PROBLEM DETAILS —
How would you render this sentence from the forum post in Spanish: "Basically the function would use _ArrayBinarySearch to compare in O(log n) the elements in a previously ordered array with the new value and then insert the new value."

DOCUMENT TEXT —
Jump to content

Is it possible to make an insert function for an array in O(log n)?


Mithrandir
 Share

Recommended Posts

I have been thinking that since theres an _ArrayBinarySearch function in autoit that searches in O(log n), that it would be great to make an '_ArrayBinaryInsert' or '_ArrayOrderedInsert' that would insert elements in order. Basically the function would use _ArrayBinarySearch to compare in O(log n) the elements in a previously ordered array with the new value and then insert the new value. The problem is that when inserting it would have to push all the other values to the right of the array (if sorting ascending for instance) and that in the worst case is O(n) :/ But what if the 'array' would actually be a data structure which would consist in a 2D array or an array of arrays where the first element has the value and the second one has a pointer to the next array element? Here's a draw:

Posted Image

Now that I think that is similar to a linked list (actually 'arrays' in autoit behave much like a linked list because you can add new elements dinamically always, I mean their size is not determined in compile time) but the problem is that linked lists are not indexed thus you have to go element by element thus O(n) in the worst case again.

Another problem is that I don't understand how to create a pointer and make it to point to a datatype in autoit (well in autoit there aren't even datatypes :x ) . All I got is this instruction:

Ptr ( expression )

Converts an expression into a pointer variant.

But I don't know its employment.

DATA —
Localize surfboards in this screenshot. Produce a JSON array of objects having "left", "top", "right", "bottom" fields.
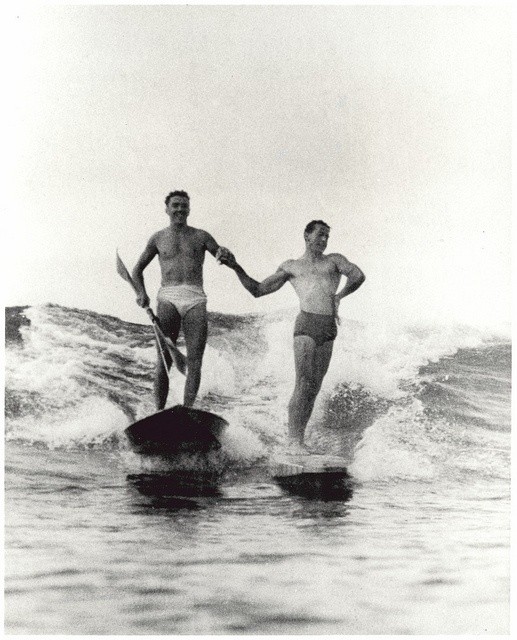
[{"left": 271, "top": 454, "right": 346, "bottom": 478}]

RESPONSE —
Básicamente, la función usaría _ArrayBinarySearch para comparar en O(log n) los elementos de un arreglo previamente ordenado con el nuevo valor y luego insertaría el nuevo valor.